Passage:

—————

As new space findings hit the news on an almost daily basis, the app offers an alternative window onto the universe.

If there’s anything that can break us away from the humdrum monotony of modern life, it’s space. It renders us awe-struck and captures our imagination with its vastness and surreal imagery, and as astronomy-related research expands, cosmic mysteries continue to unfold.

Whether it’s the occurrence of rare celestial events, the discovery of exoplanets that could potentially harbour life, or the confirmation of gravitational waves that ripple through the space-time continuum, it seems that there are new findings propelled onto our newsfeeds daily.  

Yet one of the best ways of keeping up to date with the latest research and projects at the frontier of space is on Instagram, the social media platform. Here are some of the accounts you should be following to get the greatest insight into space:

1. SpaceX (@spacex)

The aerospace company SpaceX designs spacecrafts and reusable rockets in the hope that their technology can one day make human life multi-planetary. Spearheaded be CEO Elon Musk, the company has the lofty ambition of one day colonising Mars. Below is a spectacular image of the company’s Falcon 9 rocket in its first-stage entry:


Photographer unexpectedly captures Falcon 9 second stage burn and first stage entry @slowcountrylife

A photo posted by SpaceX (@spacex) on


2. International Space Station (@iss)

—————

Data block:

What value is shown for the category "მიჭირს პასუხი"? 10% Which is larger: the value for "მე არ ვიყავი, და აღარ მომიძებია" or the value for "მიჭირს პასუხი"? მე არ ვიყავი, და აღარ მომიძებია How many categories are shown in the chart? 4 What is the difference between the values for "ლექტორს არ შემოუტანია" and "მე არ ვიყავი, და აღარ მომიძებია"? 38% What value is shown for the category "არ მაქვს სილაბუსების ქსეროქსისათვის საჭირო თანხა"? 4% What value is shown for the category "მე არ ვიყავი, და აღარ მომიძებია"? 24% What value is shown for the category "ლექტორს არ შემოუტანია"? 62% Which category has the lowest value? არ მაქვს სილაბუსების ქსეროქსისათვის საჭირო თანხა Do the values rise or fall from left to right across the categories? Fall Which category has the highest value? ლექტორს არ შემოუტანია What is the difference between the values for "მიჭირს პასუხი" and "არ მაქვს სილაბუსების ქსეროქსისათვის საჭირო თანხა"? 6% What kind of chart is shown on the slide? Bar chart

—————

What you need to do:
(1) According to the article, what does SpaceX design?
(2) Say whether each statement agrees with the article, answering yes or no and quoting the words that decide it: (a) Instagram is named as one of the best ways to keep up with space research. (b) SpaceX hopes to colonize the Moon one day. (c) The International Space Station is the second account on the list.
The data has nothing to do with the article.

Answers by task:
(1) Spacecrafts and reusable rockets.

(2)
(a) Yes: "one of the best ways of keeping up to date with the latest research and projects at the frontier of space is on Instagram"
(b) No: "the company has the lofty ambition of one day colonising Mars"
(c) Yes: "2. International Space Station (@iss)"